Reading passage:
How-to - Information Gathering Checklist for Consul Issues on Nomad – HashiCorp Help Center

Introduction

This document covers the information that should be collected while opening support tickets for issues relating to Consul and Nomad issues.

Expected Outcome

The instructions are geared towards gathering the information by running various commands. Many of these can be avoided if a centralized logging facility is available from which logs can be extracted and correlated.

NOTE: The outputs of the commands should be written to files with the file names representing the component and the host from which it is collected.

Use Case

Types of Issues

There are primarily two categories of issues that determine the level and type of information to be collected.

Cluster-Level Issues: These are related to the Core Consul and Nomad Services. These could be due to configuration, performance issues, network issues etc.
Service-Level Issues: These issues affect the service-to-service communication inside the Service Mesh. These could be due to application performance, network issues, and rarely due to the performance issues of Nomad and Consul.

Procedure - Cluster-Level Issues

The following information should be collected and attached to the ticket for cluster-level issues:

Issue Details

It is important to describe the issue and the following details are crucial to understand the issue better:

Description of the issue (include the name of the Cluster)
Timeline of the issue
Changes that lead to the issue (if known)

Data Collection

NOTE: Additional data will have to be collected, based on whether the issue is happening live, or did happen in the past.

Required work:
1 – Quote the Consul and Nomad checklist from "How-to - Information" to "and Nomad issues.".
2 – According to the Consul and Nomad checklist, how should the files holding command outputs be named?
None of the rows is needed here.

Items:
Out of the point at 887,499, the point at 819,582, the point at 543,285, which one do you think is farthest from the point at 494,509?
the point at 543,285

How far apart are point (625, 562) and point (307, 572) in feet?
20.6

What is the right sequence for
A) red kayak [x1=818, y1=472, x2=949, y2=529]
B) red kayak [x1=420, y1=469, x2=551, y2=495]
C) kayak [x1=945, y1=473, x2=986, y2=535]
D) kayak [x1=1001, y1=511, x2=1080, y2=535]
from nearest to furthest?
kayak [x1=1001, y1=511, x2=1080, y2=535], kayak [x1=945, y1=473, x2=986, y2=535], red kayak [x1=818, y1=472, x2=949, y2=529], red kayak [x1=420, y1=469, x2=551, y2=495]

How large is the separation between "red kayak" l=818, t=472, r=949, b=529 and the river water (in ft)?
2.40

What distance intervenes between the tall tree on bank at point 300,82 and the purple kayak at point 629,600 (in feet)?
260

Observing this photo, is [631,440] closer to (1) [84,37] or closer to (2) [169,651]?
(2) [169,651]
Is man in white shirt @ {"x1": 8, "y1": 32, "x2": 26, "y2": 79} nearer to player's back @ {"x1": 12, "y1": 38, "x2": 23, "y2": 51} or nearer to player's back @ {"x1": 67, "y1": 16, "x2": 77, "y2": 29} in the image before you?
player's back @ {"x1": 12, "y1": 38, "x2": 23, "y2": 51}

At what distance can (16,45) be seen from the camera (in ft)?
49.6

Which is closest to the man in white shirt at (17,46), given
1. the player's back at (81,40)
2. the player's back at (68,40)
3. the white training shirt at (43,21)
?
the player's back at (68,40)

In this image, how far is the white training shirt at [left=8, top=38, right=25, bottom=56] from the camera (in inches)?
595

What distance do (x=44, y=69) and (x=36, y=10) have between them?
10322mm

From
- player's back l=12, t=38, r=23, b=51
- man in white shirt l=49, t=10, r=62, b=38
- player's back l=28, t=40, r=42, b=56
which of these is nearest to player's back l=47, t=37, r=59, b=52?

Exercise results:
1 –
How-to - Information Gathering Checklist for Consul Issues on Nomad – HashiCorp Help Center

Introduction

This document covers the information that should be collected while opening support tickets for issues relating to Consul and Nomad issues.

2 – The file names should represent the component and the host the output was collected from.